In the search for a team leader, GCP met with Takehiko Ono. Ono had experience as an entrepreneur in residence at NetAge, a portfolio company of the GLOBIS Incubation Fund. He also had a twenty-year relationship with GCP and Kariyazono. With this background as an entrepreneur, manager, and headhunter, he was the perfect leader for GCP X, which officially launched in 2020.
Continuing Development of Japan’s Startup Ecosystem
In 2022, GCP embarked on fundraising for GLOBIS Fund VII. Building on the philosophy of GLOBIS Fund VI, the seventh fund focused on investing in startups that aimed to update Japan’s major industries and expand globally. The goal was to address markets and themes that could trigger the creation of next-generation industries.
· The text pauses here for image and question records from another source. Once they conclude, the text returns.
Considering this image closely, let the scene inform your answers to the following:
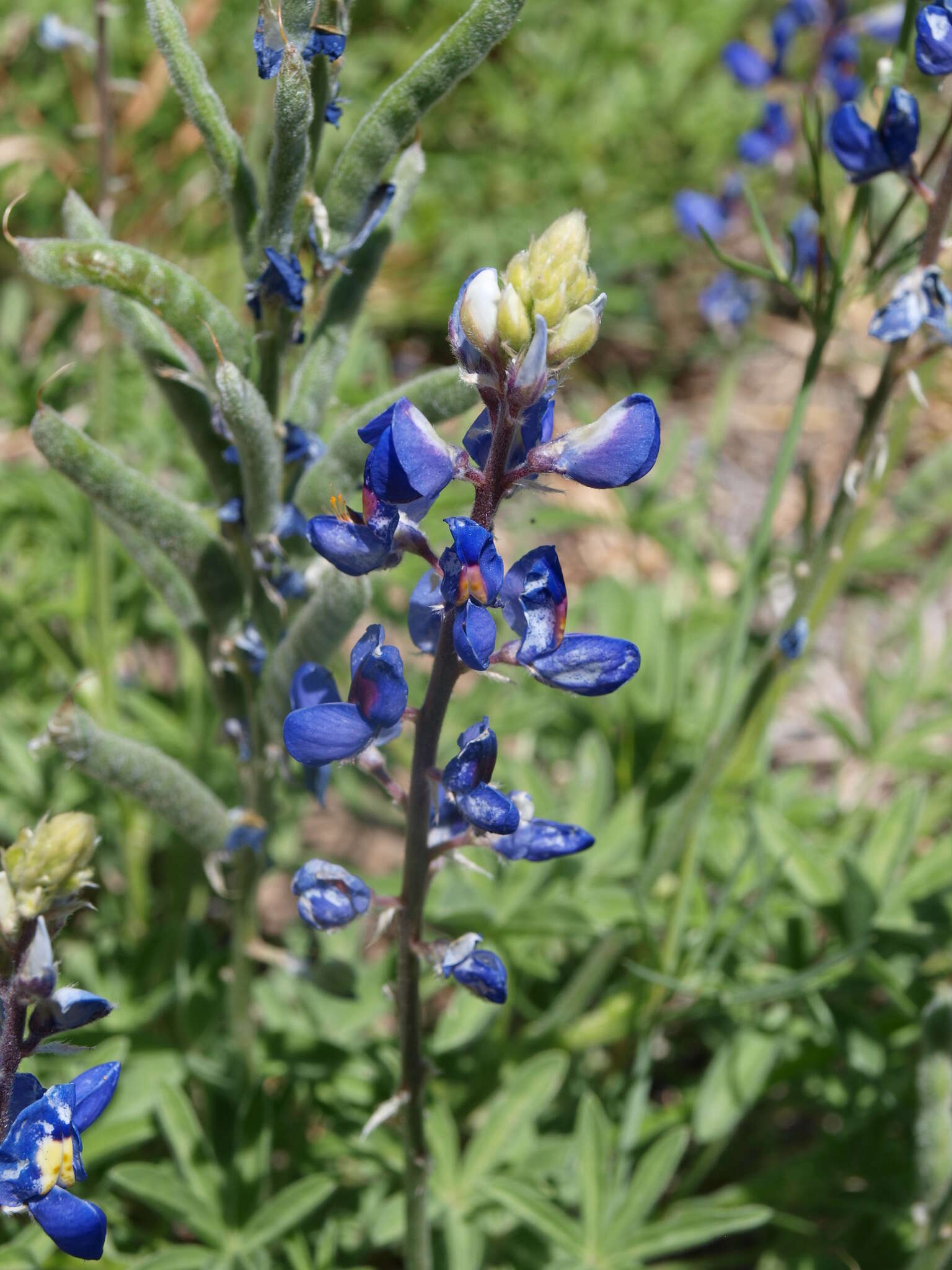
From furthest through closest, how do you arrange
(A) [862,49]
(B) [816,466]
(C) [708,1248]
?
(A) [862,49] → (B) [816,466] → (C) [708,1248]

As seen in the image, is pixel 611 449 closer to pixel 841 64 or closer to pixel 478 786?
pixel 478 786

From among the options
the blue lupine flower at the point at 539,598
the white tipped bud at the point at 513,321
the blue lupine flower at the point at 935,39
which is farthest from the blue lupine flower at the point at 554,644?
the blue lupine flower at the point at 935,39

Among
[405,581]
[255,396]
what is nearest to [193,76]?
[255,396]

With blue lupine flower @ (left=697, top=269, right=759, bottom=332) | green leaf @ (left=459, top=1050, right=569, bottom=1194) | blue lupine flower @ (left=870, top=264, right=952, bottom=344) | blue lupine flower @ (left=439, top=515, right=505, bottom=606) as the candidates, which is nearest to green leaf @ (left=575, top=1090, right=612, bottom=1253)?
green leaf @ (left=459, top=1050, right=569, bottom=1194)

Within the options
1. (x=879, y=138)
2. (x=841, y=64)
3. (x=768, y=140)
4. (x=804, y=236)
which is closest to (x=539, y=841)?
(x=879, y=138)

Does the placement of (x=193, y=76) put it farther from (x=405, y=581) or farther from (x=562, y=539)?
(x=562, y=539)

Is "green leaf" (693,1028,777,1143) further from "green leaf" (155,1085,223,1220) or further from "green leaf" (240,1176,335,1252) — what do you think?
"green leaf" (155,1085,223,1220)
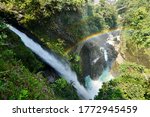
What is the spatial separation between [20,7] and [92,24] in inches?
293

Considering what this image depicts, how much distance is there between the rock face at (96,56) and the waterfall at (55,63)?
149cm

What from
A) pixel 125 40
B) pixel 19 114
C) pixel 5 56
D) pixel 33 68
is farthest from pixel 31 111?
pixel 125 40

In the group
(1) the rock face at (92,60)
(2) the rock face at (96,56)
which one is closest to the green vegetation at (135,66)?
(2) the rock face at (96,56)

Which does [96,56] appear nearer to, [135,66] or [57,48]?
[135,66]

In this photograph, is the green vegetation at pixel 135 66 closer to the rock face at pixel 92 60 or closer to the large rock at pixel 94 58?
the large rock at pixel 94 58

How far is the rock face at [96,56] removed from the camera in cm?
1352

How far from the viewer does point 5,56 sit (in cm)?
563

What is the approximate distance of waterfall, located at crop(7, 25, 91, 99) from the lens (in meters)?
9.77

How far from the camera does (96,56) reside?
48.8 ft

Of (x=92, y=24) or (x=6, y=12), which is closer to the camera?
(x=6, y=12)

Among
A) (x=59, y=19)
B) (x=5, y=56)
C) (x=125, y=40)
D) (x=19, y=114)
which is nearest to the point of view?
(x=19, y=114)

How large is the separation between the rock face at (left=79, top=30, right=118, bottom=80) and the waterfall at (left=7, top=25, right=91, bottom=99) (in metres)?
1.49

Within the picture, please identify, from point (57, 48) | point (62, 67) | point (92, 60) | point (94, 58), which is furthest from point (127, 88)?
point (94, 58)

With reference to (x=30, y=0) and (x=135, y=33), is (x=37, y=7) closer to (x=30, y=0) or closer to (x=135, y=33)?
(x=30, y=0)
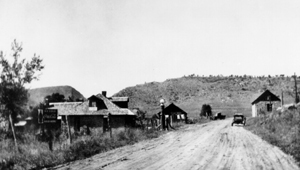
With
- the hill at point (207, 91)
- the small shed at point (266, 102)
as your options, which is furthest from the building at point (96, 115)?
the hill at point (207, 91)

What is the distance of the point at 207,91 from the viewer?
128 meters

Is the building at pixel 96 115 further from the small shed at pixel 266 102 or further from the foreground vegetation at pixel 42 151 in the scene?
the small shed at pixel 266 102

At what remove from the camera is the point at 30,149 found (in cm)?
1380

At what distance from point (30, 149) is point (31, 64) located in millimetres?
14790

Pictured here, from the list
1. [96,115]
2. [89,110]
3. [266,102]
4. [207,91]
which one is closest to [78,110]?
[89,110]

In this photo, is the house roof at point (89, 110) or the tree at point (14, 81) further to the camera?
the house roof at point (89, 110)

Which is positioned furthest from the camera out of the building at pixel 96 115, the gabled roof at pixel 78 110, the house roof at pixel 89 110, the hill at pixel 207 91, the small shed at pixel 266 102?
the hill at pixel 207 91

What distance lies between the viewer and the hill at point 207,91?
109088mm

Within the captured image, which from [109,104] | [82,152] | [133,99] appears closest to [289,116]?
[82,152]

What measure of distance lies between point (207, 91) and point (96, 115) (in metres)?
92.1

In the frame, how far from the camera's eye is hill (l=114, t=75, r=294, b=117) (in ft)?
358

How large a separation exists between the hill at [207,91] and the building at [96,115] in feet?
185

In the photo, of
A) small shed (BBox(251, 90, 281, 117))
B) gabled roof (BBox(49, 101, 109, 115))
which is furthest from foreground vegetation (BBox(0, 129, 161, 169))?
small shed (BBox(251, 90, 281, 117))

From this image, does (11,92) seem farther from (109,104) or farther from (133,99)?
(133,99)
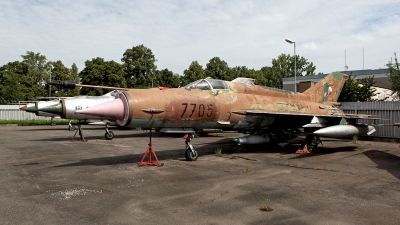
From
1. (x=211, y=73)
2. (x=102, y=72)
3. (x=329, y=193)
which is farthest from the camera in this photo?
(x=211, y=73)

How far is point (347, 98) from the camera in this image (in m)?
25.7

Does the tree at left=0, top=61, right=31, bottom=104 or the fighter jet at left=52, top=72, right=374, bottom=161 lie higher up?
the tree at left=0, top=61, right=31, bottom=104

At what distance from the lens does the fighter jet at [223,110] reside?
877cm

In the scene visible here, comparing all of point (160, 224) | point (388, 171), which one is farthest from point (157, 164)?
point (388, 171)

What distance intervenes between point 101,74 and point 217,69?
26.1m

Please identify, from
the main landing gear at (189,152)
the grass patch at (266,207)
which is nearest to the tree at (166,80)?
the main landing gear at (189,152)

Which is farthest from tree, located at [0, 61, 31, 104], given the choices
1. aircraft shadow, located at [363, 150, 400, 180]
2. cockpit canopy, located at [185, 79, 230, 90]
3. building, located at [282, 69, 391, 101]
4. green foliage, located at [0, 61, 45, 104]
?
aircraft shadow, located at [363, 150, 400, 180]

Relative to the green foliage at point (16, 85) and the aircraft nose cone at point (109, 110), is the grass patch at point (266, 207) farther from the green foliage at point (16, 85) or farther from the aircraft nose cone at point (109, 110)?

The target startups would need to grow into large companies—essential for Japan to escape its “lost decades.”
In March 2023, GLOBIS Fund VII achieved a final close at 72.7 billion yen. The largest-ever fund for GCP, it enabled investments of up to 10 billion yen per company. Reflecting on the GLOBIS Incubation Fund’s modest 540 million yen in 1996, this was a milestone in the growth of Japan’s startup ecosystem.
Newly appointed partners for this fund were Satoshi Fukushima and Emre Hidekazu Yuasa, both of whom started as inexperienced capitalists and gained experience at GCP. It is rare globally for a venture capital firm to have partners from a third generation.
GCP strengthened its investment and support activities with a focus on the global angle. Investments in deep tech startups, which had been limited since GLOBIS Fund III, now helped foster solutions from Japan. Additionally, GCP opened a new office in San Francisco to support the expansion of its portfolio companies and assist in recruiting executives for their overseas branches.
Coincidentally, the Japanese government declared 2022 the “first year of startup creation.” At the end of the year, it announced the Five-Year Plan for Startup Development. The government demonstrated its commitment with an unprecedented budget of approximately 1 trillion yen for startup-related policies.
In this environment, where both the public and private sectors must unite to promote startups, GCP continues to take on new challenges that contribute to the growth of Japan’s startup ecosystem.